Donation and Procurement Posters

Tuesday July 03, 2018 from 16:30 to 17:30

Room: Hall 10 - Exhibition

P.646 Preclinical modeling of DCD class iii donation and evaluation of the most adapted preservation protocol: Paving the way for the increased use of this challenging donor type

Thierry Hauet, France

Professor
Biochimistry (Head of Department) / Director or unit Inserm U 1082
CHU de Poitiers / Inserm / Université de Poitiers

Abstract

Preclinical Modeling of DCD class III Donation and Evaluation of the most Adapted Preservation Protocol: Paving the way for the Increased use of this Challenging Donor Type

David Soussi1, Xavier Rod1, Thomas Kerforne1,3,4, Raphael Thuillier1,2,3,4, Benoit Barrou1,5,6, Thierry Hauet1,2,3,4,7.

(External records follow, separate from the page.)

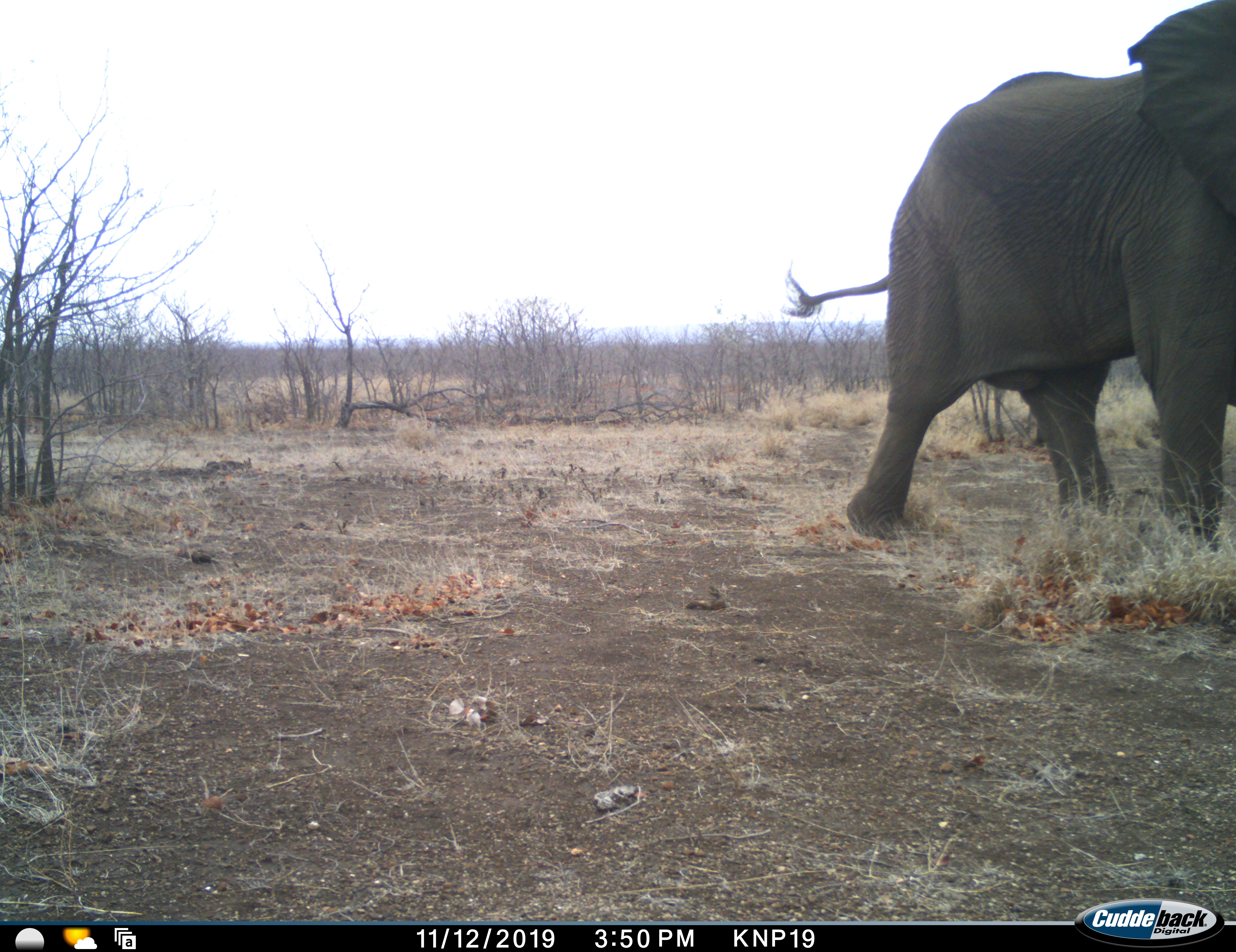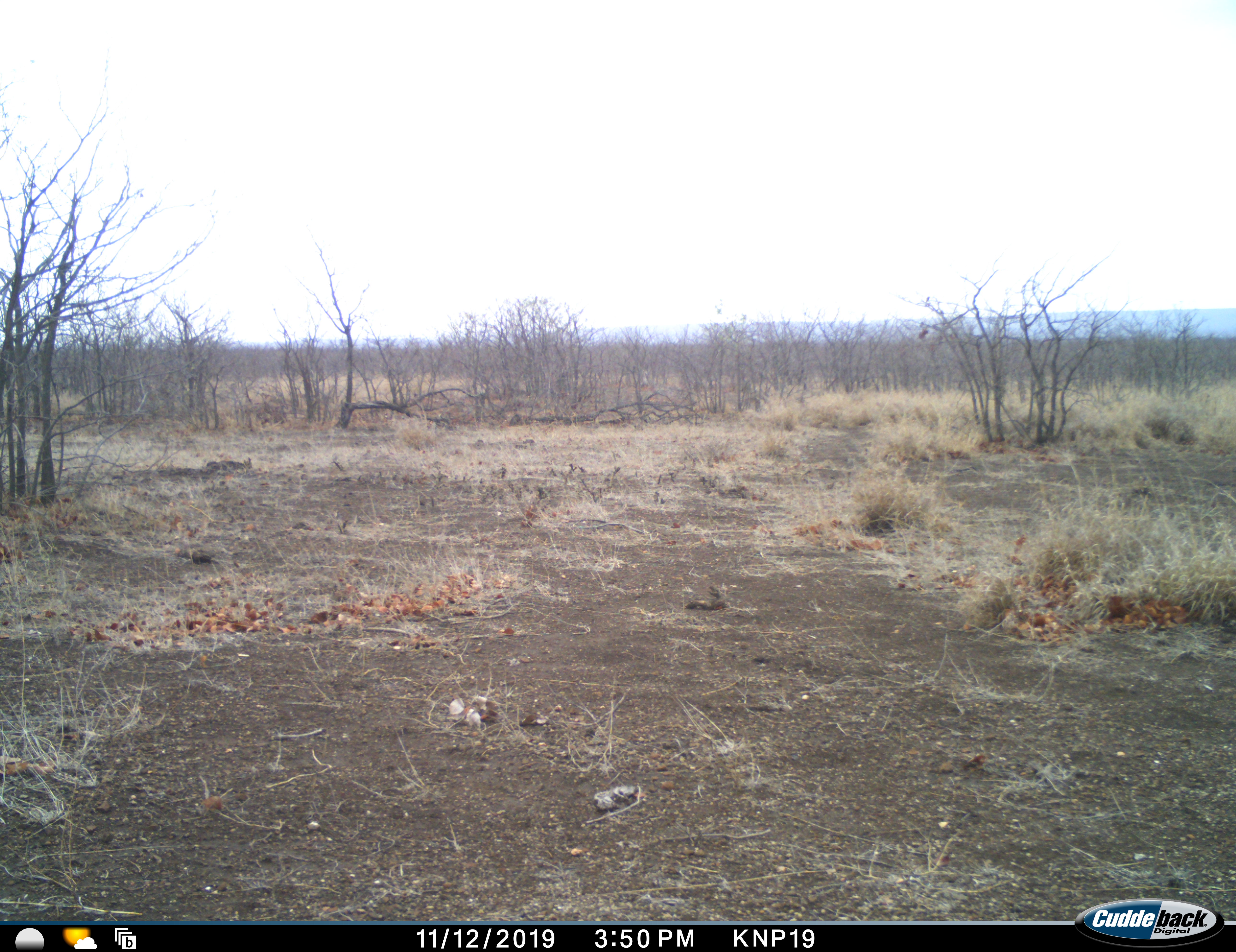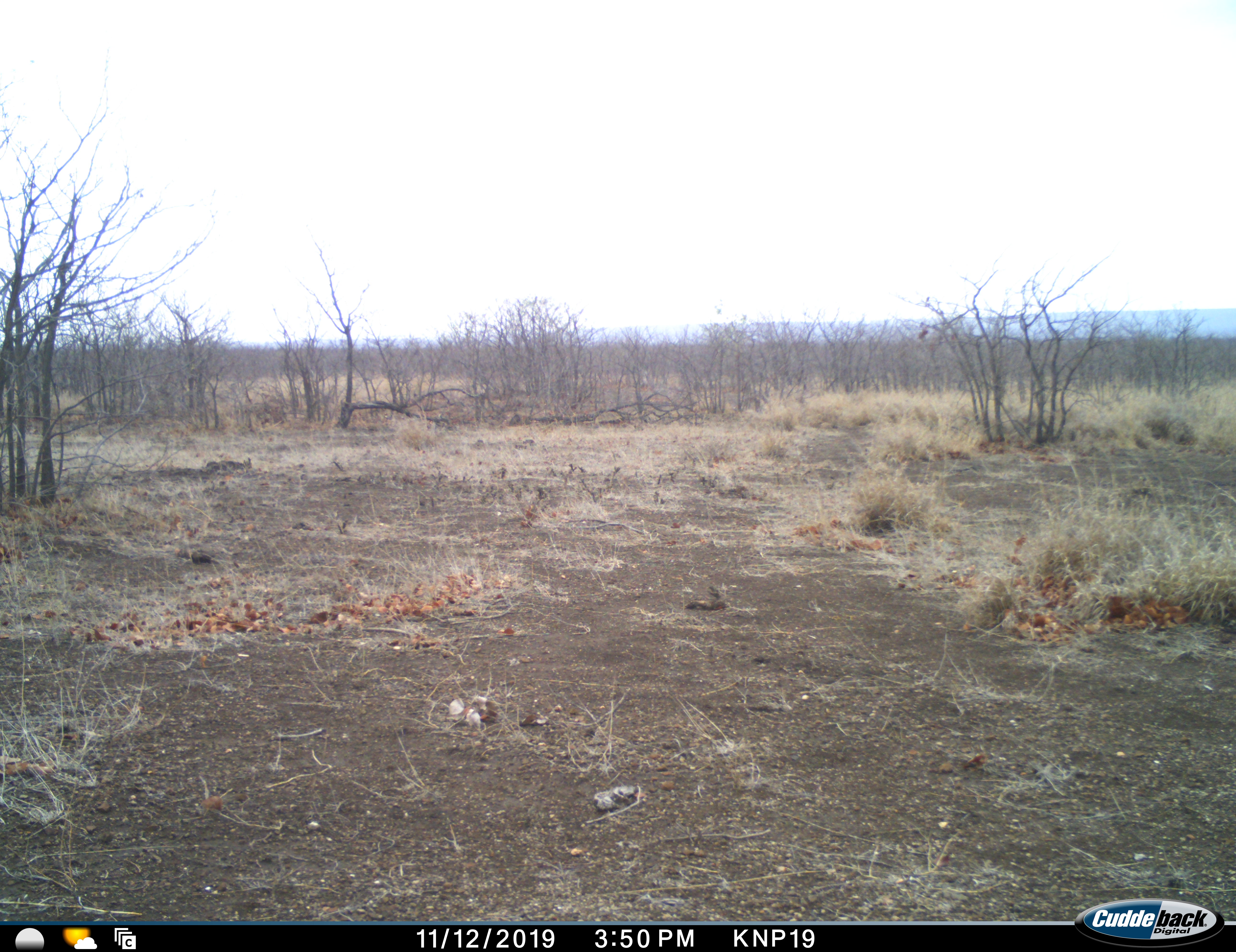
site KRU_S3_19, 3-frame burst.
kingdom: Animalia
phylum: Chordata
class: Mammalia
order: Proboscidea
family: Elephantidae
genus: Loxodonta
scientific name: Loxodonta africana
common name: african bush elephant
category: elephant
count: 1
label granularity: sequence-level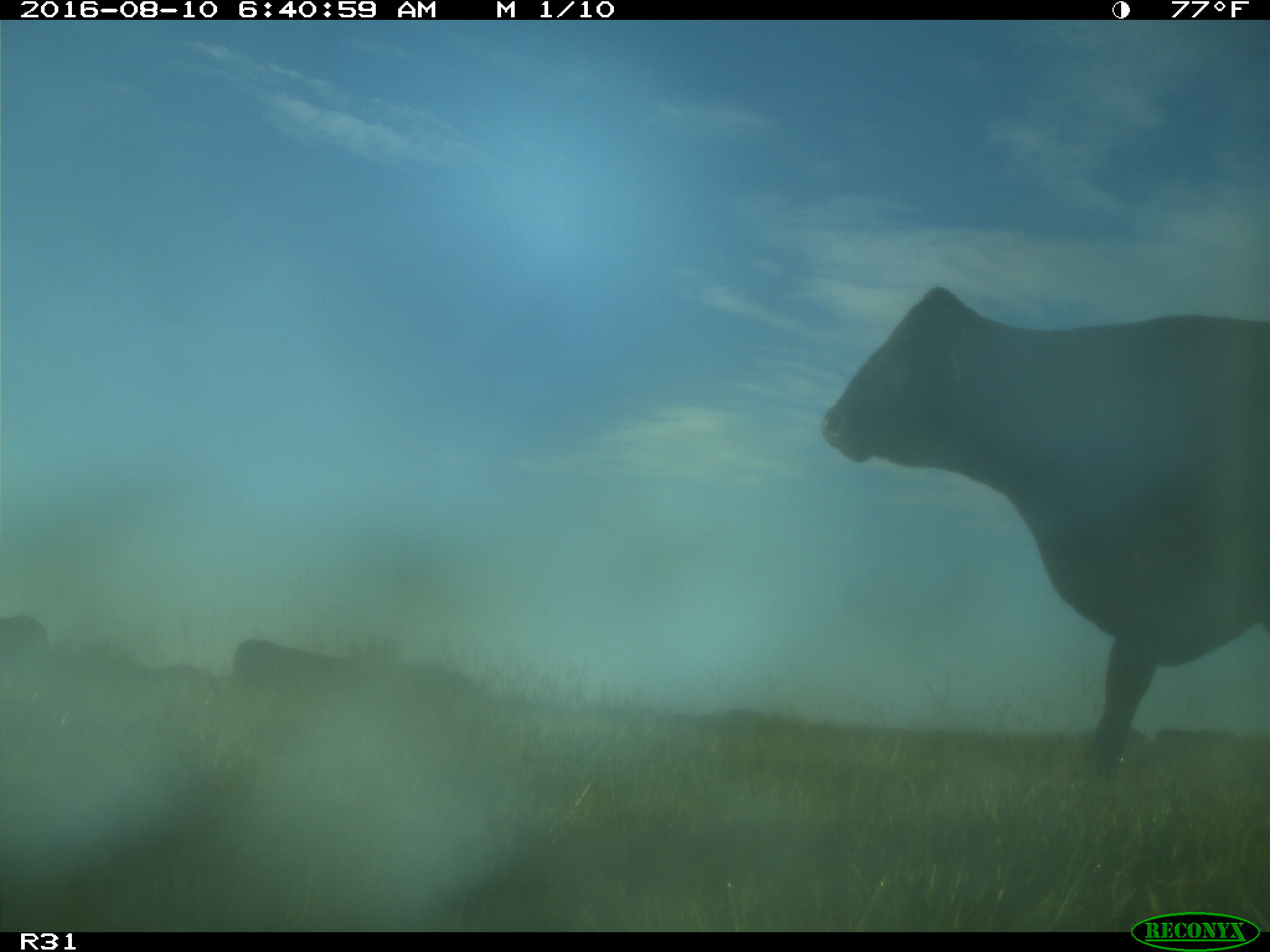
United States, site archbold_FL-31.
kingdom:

1U1082, Inserm , Poitiers, France; 2Service de Biochimie, Pôle BIOSPHARM, CHU Poitiers, Poitiers, France; 3Faculté de Médecine et de Pharmacie, Université de Poitiers, Poitiers, France; 4Fédération Hospitalo-Universitaire SUPORT, Poitiers, France; 5Service d’Urologie et Transplantation, Groupe Hospitalier Pitié Salpetrière, AP-HP, Paris, France; 6Université Pierre et Marie Curie, Paris VI, Paris, France; 7IBiSA Plateforme ‘MOPICT’, Institut national de la recherche agronomique, Unité expérimentale Génétique, expérimentations et sy, surgeres, France

Current organ shortage imposes the need to expand the donor pool. Deceased after circulatory death (DCD) donors are a promising source, and in particular the Maastricht class III (arrest subsequent to cessation of life support in the hospital). While current results from class III are positive, the unavoidable expansion of inclusion criteria will severely impact organ quality and increase the complication rate.
It is thus of paramount importance to study this donor type in a controlled model in order to explore preservation protocols and be ready for future challenges. We endeavored to reproduce the clinical conditions of DCD class III in the Large White pig and used this novel model to compare the performances of machine and static preservation protocols.
Through a combination of: -pharmacological calcium blockers and chronotropes; -decreased ventilation; and -animal positioning; we successfully reproduced the conditions of DCD class III in a large animal, obtaining perfusion pressures and functional warm ischemia (hypoperfusion) levels on par with situations encountered in the clinic. Important functional and histological impacts were recorded.
Organs from these animals were then collected and preserved through 3 protocols for 24h: static preservation (University of Wisconsin), machine preservation (Lifeport), static (20h) combined to machine (4h). Isotransplanted animals were then followed for 3 months.
Preliminary findings indicate that the level of damage withstood by the organs could not be compensated by machine perfusion alone. An extended analysis will be presented and exploration of alternative preservation protocols will be discussed.
This model could be invaluable to investigate new management alternative for extended criteria class III DCD donors, such as normothermic regional circulation and/or pharmacological supplementation.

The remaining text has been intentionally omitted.